── GIVEN INFORMATION ──

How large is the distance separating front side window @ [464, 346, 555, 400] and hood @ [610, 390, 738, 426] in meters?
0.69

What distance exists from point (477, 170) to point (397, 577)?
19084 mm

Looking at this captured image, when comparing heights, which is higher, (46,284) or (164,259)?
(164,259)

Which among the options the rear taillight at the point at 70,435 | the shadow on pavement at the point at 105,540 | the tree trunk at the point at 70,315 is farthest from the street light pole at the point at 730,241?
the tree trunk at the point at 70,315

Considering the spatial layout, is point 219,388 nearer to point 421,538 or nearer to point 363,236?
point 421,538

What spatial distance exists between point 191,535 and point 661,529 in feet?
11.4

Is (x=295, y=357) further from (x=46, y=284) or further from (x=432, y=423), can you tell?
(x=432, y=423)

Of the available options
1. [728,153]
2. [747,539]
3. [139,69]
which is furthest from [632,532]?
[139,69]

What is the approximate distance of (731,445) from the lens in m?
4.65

───
── GIVEN INFORMATION ──

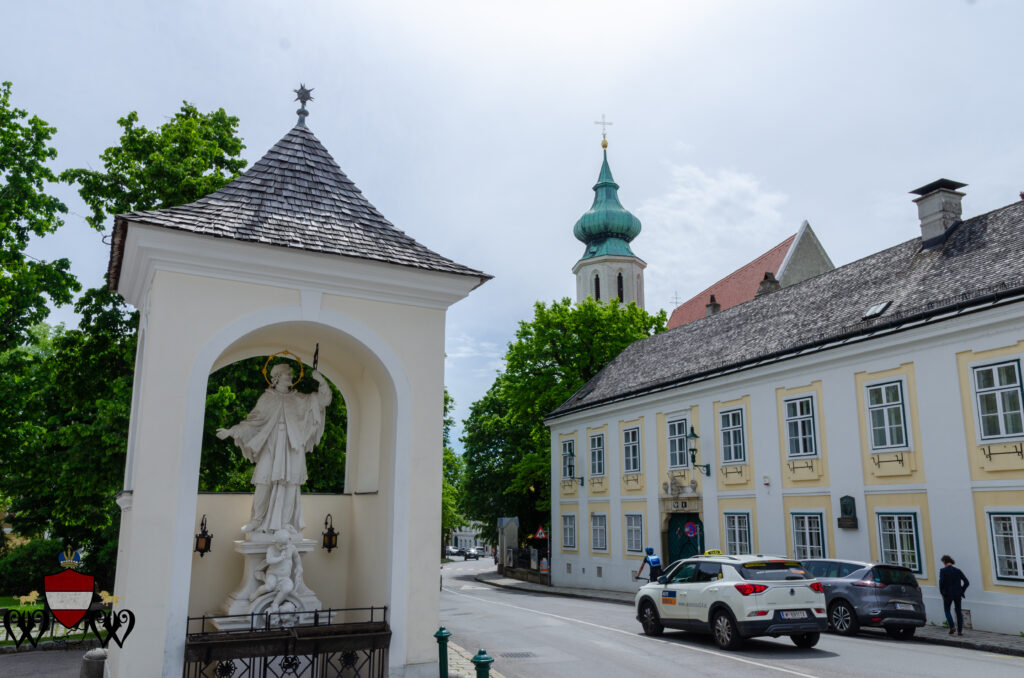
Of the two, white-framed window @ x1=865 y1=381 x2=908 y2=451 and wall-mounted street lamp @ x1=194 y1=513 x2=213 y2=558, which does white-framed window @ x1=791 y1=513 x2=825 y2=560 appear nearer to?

───

JOB – Pick out every line in the records that contains the word "from", and copy each of those lines in full.

EXPECTED ANSWER –
What distance exists from point (477, 170) to point (397, 577)?
Which among the options the rear taillight at the point at 70,435 | the shadow on pavement at the point at 105,540 | the tree trunk at the point at 70,315 is farthest from the street light pole at the point at 730,241?
Is (x=295, y=357) further from (x=46, y=284) or further from (x=432, y=423), can you tell?
which is furthest from [632,532]?
What is the approximate distance of (731,445) from the lens in m?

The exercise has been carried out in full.